Am I aiming my children in the right direction so they will hit their target for God?


Sons [and daughters] are indeed a heritage from the Lord, the fruit of the womb a reward” (Psalm 127:3)

Have you deployed your arrows yet? I’m talking about children, that is, not actual arrows released from a bow. Psalm 127 uses the metaphor of arrows to describe our children. This psalm, written by King Solomon, offers wisdom for the spiritual building of our homes and children as gifts from God. He says, “Sons are indeed a heritage from the Lord, the fruit of the womb a reward” (v.3). Rest assured, even though verse 3 refers to sons, daughters are included in this blessing. Today, our western culture too often views children as liabilities. But according to King Solomon, children are to be regarded as assets. In fact, in Old Testament times, a father with many children was honored in his home town.

As parents, it’s our responsibility in preparing our children for life outside of our home. This includes skill building for how to manage on their own, but also includes training them up in God’s Word so they can add faith and godly living to their lives, too. If you have children, God has tasked you with the job of aiming your children towards a relationship with Jesus. But there’s more to this than simply raising godly children. There’s also a purpose behind this crucial responsibility. Our children will become the next generation of salt and light dispensers in our dark and warped world. They become Christ’s agents as they live out their lives. While they’re still with us in our homes, it’s important to ask ourselves, “Am I aiming my children in the right direction so they will hit their target for God?

As I write this, my son, Lawrence, is about to head off to Navy boot camp. He is following in his father’s footsteps, as did our daughter. She serves in the Army National Guard. Clearly, my husband’s military service had a positive influence on our children, but my hope is that our faith in the Lord makes an even great impact.

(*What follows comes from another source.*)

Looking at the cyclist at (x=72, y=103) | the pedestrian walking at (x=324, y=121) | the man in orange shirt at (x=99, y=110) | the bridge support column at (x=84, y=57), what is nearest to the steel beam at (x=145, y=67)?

Our influence as parents will never be as strong as it is while our children are still in the home where we can shape their minds with godly principles, goals, and choices. When we deploy our children into the world, to navigate their way through life, will they draw from their faith and relationship with Christ, or slowly mold into the culture of our world? This is where the rubber hits the road for me. As a mother, did I carry out my responsibility to my fullest potential in steering both of my children towards a faith in Christ? Did I incorporate into their lives good building materials that led them to develop their own unique relationship with Jesus–a foundation that equips them with a stout faith and grounded by the principles of God’s Word? In other words, did my convictions, values, and beliefs make an imprint on their lives to such a degree that I leave them a legacy of faith?

Fortunately, just because our children will leave the security of our homes doesn’t mean our influence as parents comes to an end. In reality, parenting doesn’t end when they leave home; it just changes. Our daughter, while in college, often called us for our opinions or our thoughts on a particular subject she was considering. This was my confirmation that her father and I must of done something right because she values our responses, whether they are spiritual in nature, or just wise living. Everything else our children encounter in life, once released from our charge is prayed over and entrusted into God’s hands.